Beitragvon Syzygy » Mi 28. Aug 2019, 02:28

Das wird so nicht funktionieren. Lies Dir mal die laufende Rechtssprechung zur Definition von "grob verkehrswidrigem Verhalten" durch. Da gelten wesentlich höhere Maßstäbe, als unterschrittener Mindestabstand oder Dein "Gefühl", genötigt worden zu sein. Ausserdem wie schon genannt: Es ist vom Gesetzgeber auch gar nicht gewollt, dass man gefühlsmäßig alles als "Rennen" deklariert um dann "endlich mal irgendwas tun zu können". Nötigung und unterschrittener Mindestabstand sind das Eine, ein wesentlich höher zu ahndendes Rennen ist was Anderes. Eine "Tötungsabsicht" zu unterstellen weil Dir jemand zu dicht im Rückspiegel erscheint, sorry, das hat vor keinem Gericht Bestand.

https://verkehrslexikon.de/Texte/Text0044.php


Abgesehen davon, auch wenn Du die 110 anrufst und was von "Rennen" erzählst, bleibts Aussage gegen Aussage und im Zweifel ein nicht zu ermittelnder Fahrer.
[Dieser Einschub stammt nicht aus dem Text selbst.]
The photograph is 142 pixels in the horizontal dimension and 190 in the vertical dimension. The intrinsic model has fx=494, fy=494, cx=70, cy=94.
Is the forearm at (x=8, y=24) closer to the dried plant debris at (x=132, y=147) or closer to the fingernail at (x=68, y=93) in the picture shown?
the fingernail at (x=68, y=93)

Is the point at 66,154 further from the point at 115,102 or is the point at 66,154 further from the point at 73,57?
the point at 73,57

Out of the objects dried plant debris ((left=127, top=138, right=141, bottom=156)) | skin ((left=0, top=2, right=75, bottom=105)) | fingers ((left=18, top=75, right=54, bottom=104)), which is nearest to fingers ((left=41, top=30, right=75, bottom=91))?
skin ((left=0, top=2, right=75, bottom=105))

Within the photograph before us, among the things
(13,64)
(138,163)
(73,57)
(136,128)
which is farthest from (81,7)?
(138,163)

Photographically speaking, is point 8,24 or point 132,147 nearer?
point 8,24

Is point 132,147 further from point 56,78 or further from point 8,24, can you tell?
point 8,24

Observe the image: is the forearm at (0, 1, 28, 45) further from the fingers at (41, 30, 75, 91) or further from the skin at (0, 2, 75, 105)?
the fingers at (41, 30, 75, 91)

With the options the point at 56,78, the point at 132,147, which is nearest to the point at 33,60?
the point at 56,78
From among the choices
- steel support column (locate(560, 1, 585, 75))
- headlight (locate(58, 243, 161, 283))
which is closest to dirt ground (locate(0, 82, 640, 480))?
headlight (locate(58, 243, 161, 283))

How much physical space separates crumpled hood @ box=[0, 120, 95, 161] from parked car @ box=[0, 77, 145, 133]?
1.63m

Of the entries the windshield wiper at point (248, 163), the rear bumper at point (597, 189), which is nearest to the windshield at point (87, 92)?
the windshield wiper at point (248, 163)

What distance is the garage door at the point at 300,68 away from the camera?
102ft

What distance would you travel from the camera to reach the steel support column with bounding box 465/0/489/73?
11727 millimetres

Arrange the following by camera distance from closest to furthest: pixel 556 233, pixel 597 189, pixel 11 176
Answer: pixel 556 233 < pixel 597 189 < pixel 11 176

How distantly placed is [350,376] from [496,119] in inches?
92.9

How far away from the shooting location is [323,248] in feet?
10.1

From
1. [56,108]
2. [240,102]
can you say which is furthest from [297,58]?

Meinst Du, da rückt deswegen die Kavallerie aus und man richtet 'ne Mordkommission ein? :gaga:

Der neue Tatbestand wird dann relevant, wenn Beamte vor Ort auf Grund objektiver Fakten ein Geschehnis als "Rennen" einstufen und 'ne dementsprechende Anzeige fertigen. Aber nicht ob Du da jetzt gefühlt ein Rennen oder eine Tötungsabsicht erkennst. Stell Dir einfach mal vor, der Nächste unterstellt dann bei 40 in der 30er Zone auch 'ne Tötungsabsicht, weil er sich so arg gefährdet fühlt. Sowas will der Gesetzgeber überhaupt nicht.

ProTip: Drängler ignorieren, sich auf sein eigenes Fahrverhalten konzentrieren, bei nächster Gelegenheit rechts rüber fahren und sie eben vorbei lassen. Wenn Du schlaflose Nächte deswegen hast, mach 'ne Anzeige für Deinen Seelenfrieden fertig. Alles Weitere liegt dann bei der Justiz und was da raus kommt (oder auch nicht), muss man dann einfach so akzeptieren. "Leute aus dem Verkehr zu ziehen" ist 'ne rechtlich ziemlich komplexe Angelegenheit und nicht alles was Dir im Rückspiegel nervig oder bedrohlich vorkommt, ist da ein rechtlich auch ausreichender Grund für.
Safety first!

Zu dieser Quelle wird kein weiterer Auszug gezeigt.